[Saved data entries]
>>>

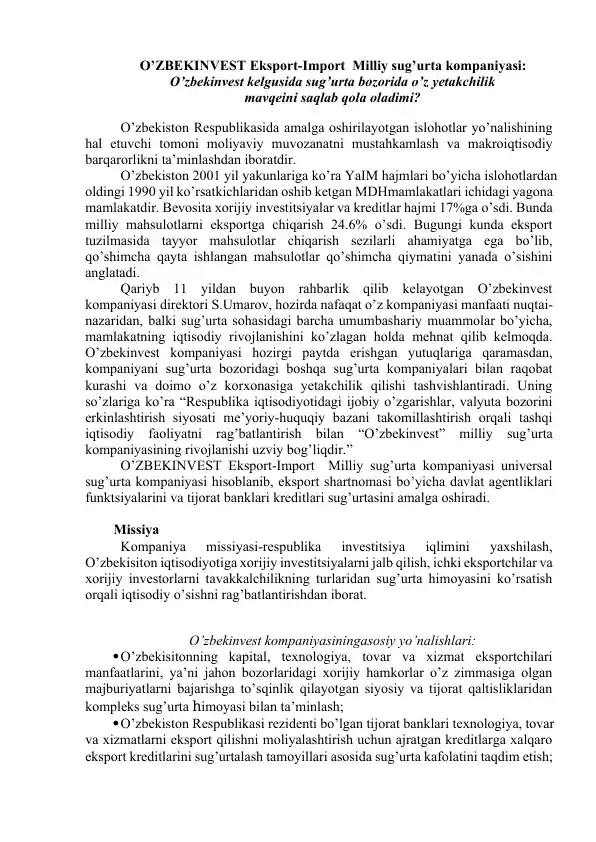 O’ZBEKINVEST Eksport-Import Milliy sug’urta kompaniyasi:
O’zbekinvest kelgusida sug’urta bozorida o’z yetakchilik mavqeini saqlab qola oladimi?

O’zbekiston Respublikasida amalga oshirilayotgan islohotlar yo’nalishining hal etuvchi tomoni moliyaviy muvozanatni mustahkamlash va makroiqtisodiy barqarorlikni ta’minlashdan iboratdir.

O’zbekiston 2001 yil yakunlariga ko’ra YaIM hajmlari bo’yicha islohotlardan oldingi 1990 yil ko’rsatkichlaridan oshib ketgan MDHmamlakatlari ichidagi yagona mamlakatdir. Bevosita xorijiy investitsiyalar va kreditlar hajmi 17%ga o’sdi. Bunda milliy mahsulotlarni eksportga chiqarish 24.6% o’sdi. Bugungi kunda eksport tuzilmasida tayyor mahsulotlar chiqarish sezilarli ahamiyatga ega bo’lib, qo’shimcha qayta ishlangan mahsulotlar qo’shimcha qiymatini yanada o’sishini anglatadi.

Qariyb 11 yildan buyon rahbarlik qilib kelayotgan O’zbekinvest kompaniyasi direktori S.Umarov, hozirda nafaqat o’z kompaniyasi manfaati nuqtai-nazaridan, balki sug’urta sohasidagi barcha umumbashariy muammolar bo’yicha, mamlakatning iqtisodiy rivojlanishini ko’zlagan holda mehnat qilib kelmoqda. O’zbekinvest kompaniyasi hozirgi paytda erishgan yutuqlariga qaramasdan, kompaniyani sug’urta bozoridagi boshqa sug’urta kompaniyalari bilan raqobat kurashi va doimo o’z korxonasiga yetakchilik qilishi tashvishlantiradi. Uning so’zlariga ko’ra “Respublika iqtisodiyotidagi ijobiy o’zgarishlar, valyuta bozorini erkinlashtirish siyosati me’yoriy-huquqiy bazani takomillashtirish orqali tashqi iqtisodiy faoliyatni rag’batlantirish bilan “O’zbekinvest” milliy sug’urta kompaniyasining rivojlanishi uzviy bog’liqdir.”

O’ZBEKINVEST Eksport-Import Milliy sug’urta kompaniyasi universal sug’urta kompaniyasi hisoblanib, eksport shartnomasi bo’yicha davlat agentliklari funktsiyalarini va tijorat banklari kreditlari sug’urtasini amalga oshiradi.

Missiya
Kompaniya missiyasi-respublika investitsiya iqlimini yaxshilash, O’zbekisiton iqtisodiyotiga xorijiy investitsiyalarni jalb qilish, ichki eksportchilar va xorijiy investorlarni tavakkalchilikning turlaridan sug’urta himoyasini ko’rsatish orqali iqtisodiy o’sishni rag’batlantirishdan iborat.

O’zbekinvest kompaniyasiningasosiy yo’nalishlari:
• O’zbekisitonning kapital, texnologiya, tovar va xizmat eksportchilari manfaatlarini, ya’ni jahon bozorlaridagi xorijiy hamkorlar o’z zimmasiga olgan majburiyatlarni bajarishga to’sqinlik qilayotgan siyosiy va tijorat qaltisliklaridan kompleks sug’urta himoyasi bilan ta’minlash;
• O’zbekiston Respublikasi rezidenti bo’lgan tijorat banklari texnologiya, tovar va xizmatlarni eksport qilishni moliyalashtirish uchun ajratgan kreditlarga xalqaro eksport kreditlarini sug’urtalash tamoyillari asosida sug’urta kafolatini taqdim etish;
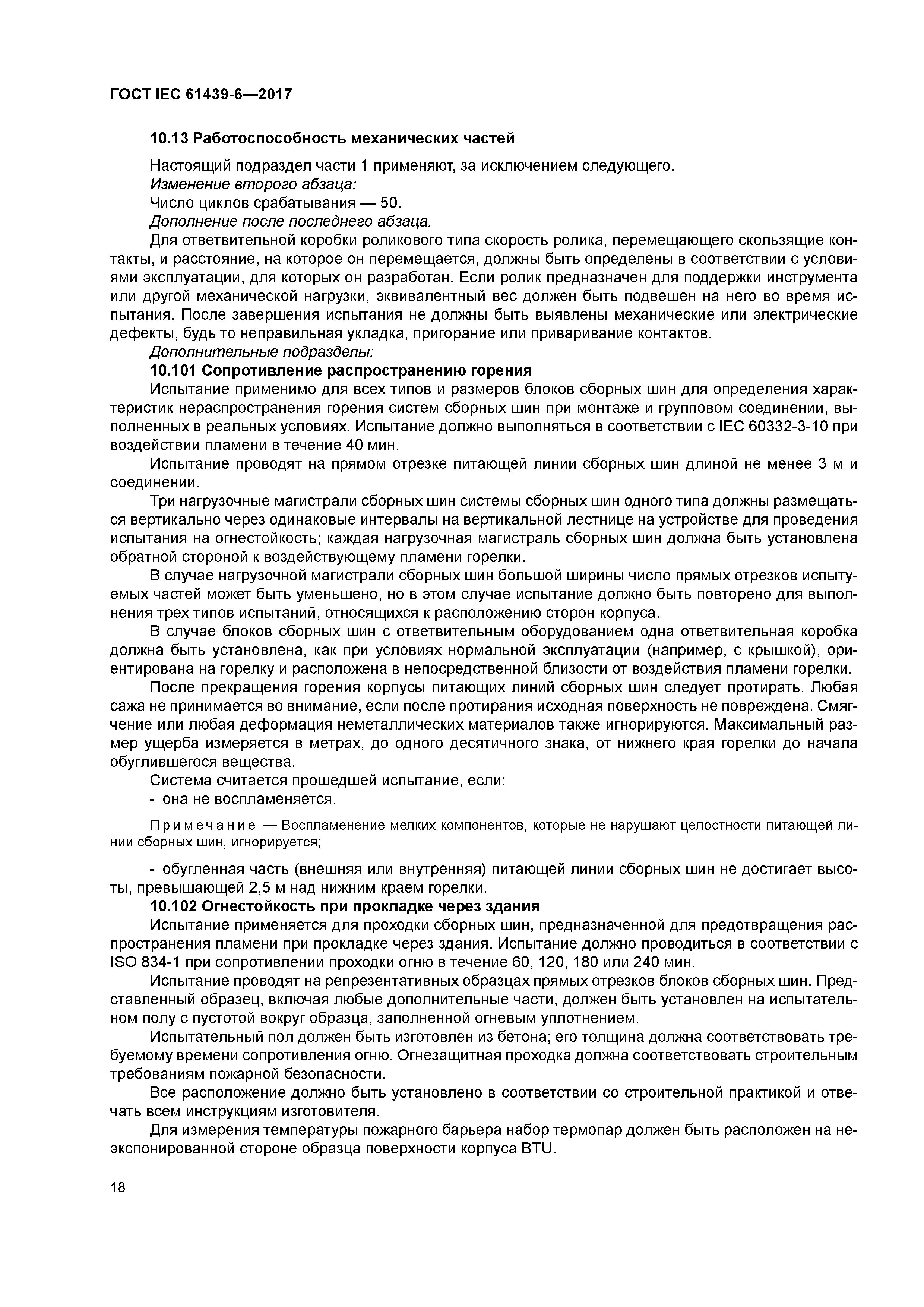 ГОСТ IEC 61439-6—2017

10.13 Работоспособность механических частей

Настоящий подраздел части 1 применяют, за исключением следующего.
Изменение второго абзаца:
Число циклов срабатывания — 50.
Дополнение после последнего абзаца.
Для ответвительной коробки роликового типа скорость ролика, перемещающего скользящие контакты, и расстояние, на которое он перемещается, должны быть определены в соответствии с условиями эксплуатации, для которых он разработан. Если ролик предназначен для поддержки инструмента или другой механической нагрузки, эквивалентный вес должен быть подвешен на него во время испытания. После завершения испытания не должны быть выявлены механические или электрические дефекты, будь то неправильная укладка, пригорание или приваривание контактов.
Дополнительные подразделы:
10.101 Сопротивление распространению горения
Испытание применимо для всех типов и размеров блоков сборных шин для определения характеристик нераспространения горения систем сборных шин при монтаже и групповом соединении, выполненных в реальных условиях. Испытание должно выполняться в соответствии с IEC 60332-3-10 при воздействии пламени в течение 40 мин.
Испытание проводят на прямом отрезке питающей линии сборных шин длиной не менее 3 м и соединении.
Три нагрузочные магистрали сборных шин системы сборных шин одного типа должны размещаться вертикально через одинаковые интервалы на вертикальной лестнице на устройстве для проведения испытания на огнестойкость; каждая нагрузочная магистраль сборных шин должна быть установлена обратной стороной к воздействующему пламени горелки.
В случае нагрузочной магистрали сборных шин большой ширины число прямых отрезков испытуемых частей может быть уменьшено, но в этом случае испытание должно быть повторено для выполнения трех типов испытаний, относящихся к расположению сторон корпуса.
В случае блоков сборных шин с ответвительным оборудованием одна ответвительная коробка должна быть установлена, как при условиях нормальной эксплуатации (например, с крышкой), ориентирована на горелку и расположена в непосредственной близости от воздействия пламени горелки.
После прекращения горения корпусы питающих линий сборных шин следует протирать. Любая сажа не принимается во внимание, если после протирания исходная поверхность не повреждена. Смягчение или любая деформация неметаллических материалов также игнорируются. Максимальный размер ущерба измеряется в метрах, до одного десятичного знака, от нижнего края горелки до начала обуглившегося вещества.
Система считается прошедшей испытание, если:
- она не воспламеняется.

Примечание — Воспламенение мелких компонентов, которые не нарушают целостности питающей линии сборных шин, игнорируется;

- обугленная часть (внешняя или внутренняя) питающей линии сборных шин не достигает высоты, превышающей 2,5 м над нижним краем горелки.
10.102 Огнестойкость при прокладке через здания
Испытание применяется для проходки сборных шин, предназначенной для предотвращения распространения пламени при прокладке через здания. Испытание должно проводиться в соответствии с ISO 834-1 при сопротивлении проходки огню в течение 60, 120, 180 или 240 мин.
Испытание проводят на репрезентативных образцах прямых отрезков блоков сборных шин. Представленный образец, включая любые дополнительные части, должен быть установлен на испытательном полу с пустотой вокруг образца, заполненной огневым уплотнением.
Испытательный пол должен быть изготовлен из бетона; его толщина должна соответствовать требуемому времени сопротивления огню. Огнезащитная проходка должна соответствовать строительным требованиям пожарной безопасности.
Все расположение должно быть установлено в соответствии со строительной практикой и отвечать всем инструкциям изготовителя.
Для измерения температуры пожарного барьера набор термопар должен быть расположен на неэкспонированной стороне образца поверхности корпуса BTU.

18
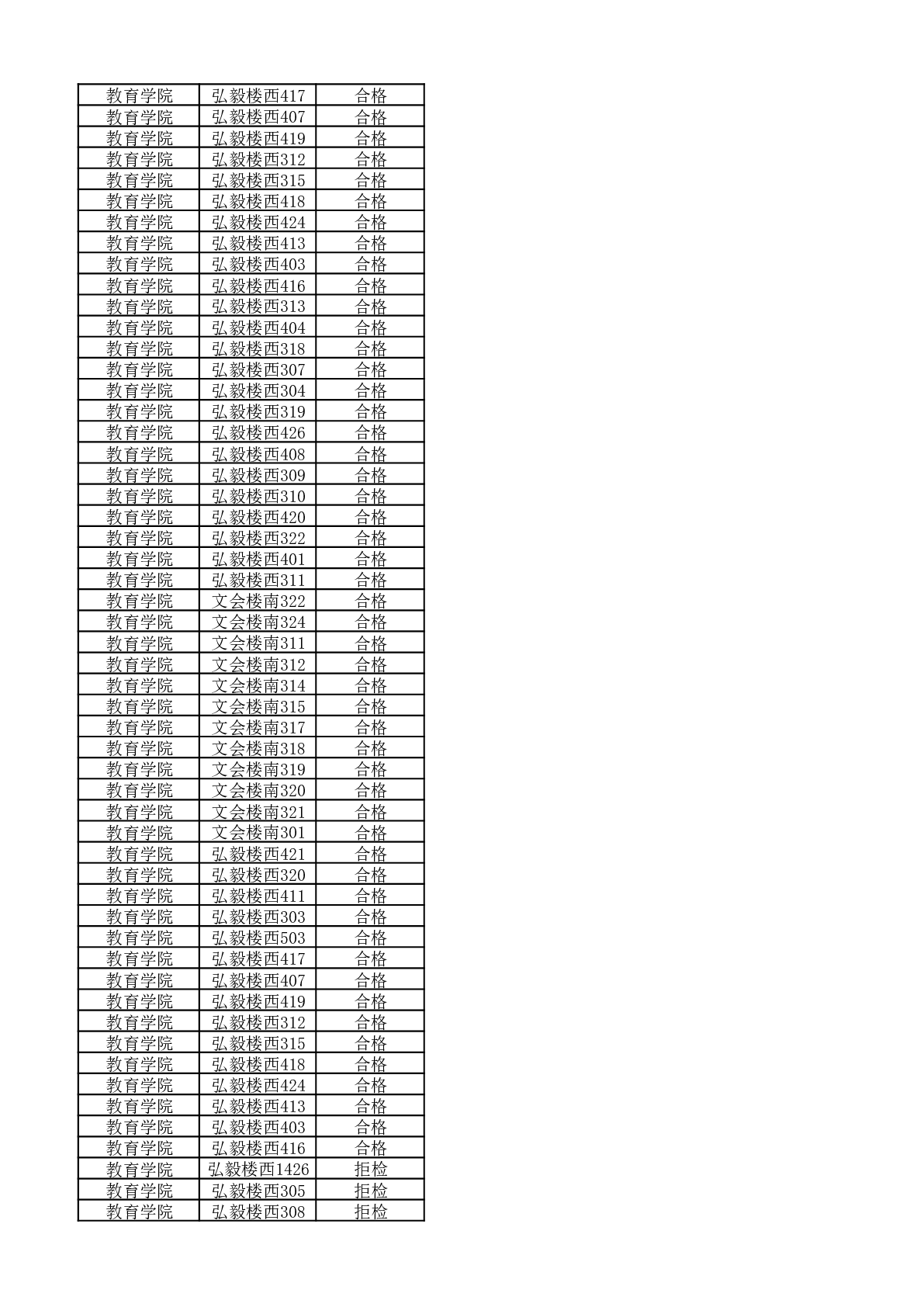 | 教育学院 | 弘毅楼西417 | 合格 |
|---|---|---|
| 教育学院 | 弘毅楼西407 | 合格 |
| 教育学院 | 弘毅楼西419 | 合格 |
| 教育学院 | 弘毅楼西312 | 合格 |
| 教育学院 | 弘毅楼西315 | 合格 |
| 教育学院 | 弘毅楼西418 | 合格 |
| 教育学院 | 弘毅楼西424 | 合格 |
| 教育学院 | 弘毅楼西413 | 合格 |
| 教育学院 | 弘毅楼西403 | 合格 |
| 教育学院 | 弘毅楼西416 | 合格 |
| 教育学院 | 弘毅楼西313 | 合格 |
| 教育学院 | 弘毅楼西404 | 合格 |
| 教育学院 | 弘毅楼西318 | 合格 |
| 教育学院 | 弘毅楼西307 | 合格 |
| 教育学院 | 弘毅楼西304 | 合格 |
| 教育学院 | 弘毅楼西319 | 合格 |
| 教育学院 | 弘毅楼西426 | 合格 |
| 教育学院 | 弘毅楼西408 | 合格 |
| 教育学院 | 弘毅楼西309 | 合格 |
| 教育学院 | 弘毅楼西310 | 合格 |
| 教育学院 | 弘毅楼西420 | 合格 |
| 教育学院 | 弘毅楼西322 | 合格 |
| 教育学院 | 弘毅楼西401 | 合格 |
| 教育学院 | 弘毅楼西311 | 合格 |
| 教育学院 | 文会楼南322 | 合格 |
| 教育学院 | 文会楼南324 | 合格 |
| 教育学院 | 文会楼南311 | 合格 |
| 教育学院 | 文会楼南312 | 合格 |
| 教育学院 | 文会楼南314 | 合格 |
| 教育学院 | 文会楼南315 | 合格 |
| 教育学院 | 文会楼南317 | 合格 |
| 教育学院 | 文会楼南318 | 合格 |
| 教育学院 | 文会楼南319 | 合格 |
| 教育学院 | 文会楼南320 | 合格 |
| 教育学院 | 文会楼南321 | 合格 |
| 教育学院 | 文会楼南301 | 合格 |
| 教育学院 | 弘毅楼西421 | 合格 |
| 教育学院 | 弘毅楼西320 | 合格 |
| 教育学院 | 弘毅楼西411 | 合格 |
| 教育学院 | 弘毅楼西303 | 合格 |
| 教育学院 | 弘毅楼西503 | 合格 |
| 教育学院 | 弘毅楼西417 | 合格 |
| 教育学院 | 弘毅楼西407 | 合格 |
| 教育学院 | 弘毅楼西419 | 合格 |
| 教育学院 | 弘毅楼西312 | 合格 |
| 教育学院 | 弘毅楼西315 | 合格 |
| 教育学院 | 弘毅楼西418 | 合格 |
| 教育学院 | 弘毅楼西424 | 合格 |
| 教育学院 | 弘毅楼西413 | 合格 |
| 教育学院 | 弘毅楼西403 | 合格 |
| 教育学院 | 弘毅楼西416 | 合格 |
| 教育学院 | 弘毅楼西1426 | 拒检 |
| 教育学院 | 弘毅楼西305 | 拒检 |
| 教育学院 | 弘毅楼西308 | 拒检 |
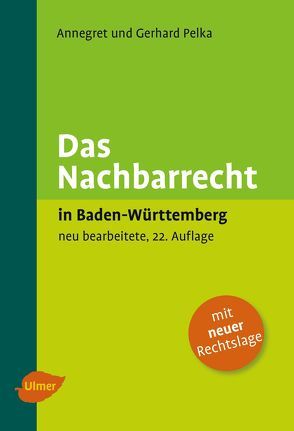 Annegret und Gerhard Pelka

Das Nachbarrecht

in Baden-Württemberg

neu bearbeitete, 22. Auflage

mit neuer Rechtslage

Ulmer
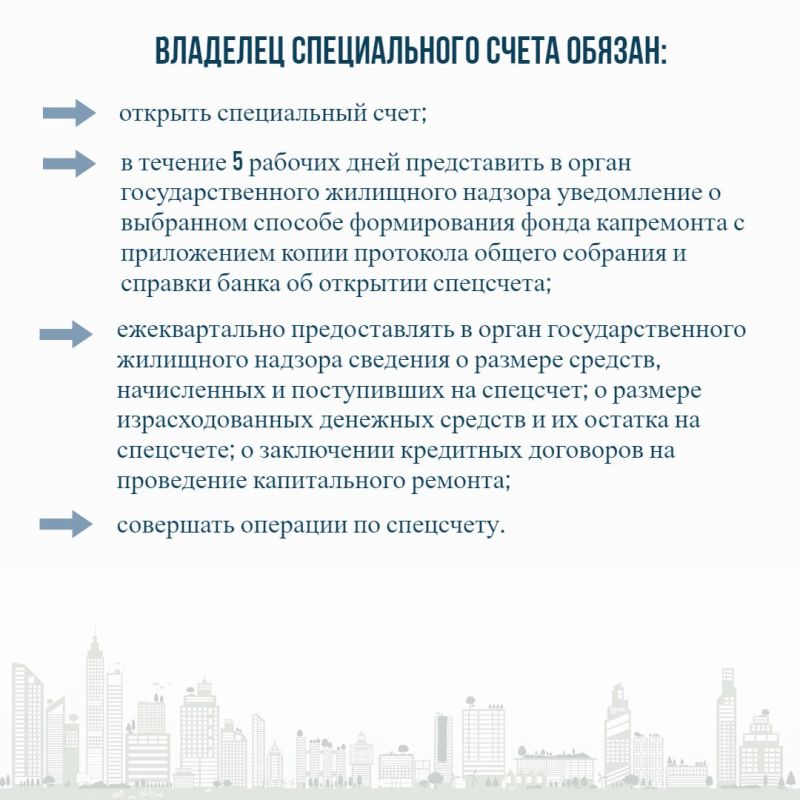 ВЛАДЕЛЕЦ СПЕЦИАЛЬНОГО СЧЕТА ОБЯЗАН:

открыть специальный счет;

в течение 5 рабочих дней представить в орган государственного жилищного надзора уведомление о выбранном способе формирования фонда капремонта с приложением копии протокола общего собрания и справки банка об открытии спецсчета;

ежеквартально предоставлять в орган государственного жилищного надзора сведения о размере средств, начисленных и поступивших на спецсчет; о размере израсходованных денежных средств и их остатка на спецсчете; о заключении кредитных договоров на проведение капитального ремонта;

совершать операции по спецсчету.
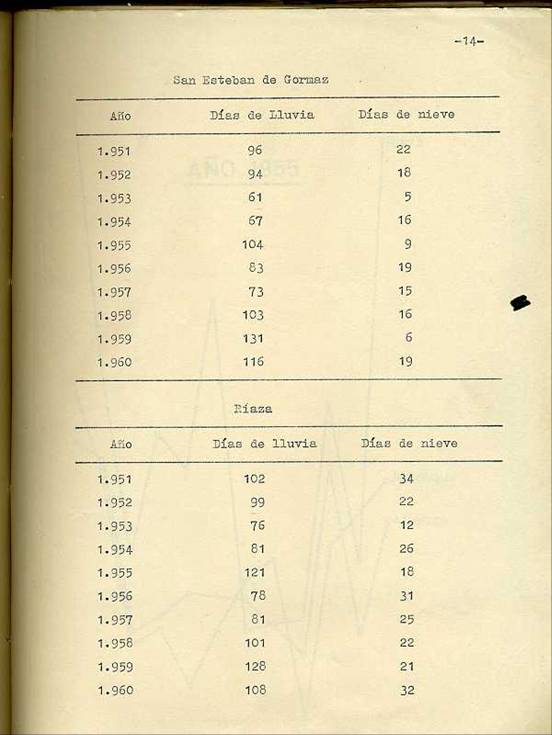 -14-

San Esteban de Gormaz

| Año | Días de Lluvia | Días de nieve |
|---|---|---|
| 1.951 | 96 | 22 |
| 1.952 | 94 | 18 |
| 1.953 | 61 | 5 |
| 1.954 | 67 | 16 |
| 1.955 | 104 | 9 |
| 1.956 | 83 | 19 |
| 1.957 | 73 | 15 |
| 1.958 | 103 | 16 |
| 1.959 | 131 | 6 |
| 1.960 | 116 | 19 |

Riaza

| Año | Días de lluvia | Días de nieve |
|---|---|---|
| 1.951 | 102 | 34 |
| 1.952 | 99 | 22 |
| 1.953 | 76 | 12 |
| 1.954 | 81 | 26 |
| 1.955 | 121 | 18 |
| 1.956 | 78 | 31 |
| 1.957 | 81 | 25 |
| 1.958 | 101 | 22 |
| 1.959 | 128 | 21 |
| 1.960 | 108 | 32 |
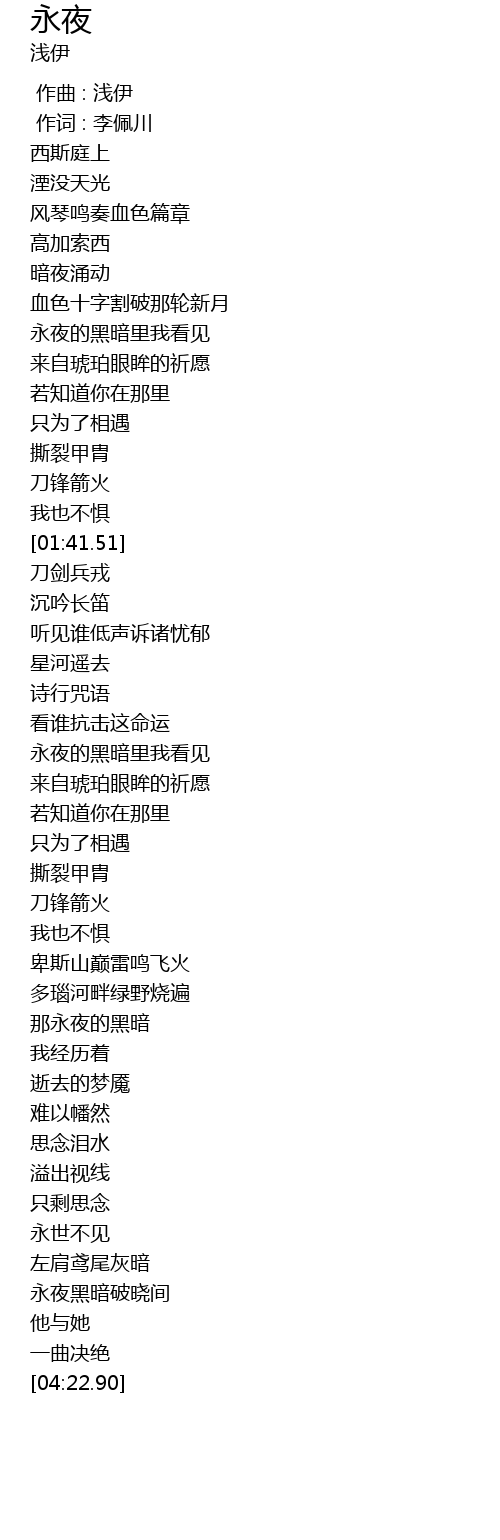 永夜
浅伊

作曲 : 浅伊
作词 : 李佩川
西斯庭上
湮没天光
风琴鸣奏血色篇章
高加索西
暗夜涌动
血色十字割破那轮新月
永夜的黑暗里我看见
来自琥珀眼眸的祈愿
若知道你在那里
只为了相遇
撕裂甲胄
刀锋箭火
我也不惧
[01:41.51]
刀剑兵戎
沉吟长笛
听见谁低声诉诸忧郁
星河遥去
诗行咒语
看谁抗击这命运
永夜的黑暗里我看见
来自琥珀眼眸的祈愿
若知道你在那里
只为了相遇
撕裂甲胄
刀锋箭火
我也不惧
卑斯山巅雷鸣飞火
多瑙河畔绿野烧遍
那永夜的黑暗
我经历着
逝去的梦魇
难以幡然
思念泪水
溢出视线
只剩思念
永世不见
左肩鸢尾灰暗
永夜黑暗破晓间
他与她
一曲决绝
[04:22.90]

<<<

[PROBLEM DESCRIPTION] What lines above contain the word "части"? Return each such line.

[REPLY TO THE EXERCISE]
Настоящий подраздел части 1 применяют, за исключением следующего.
Испытание проводят на репрезентативных образцах прямых отрезков блоков сборных шин. Представленный образец, включая любые дополнительные части, должен быть установлен на испытательном полу с пустотой вокруг образца, заполненной огневым уплотнением.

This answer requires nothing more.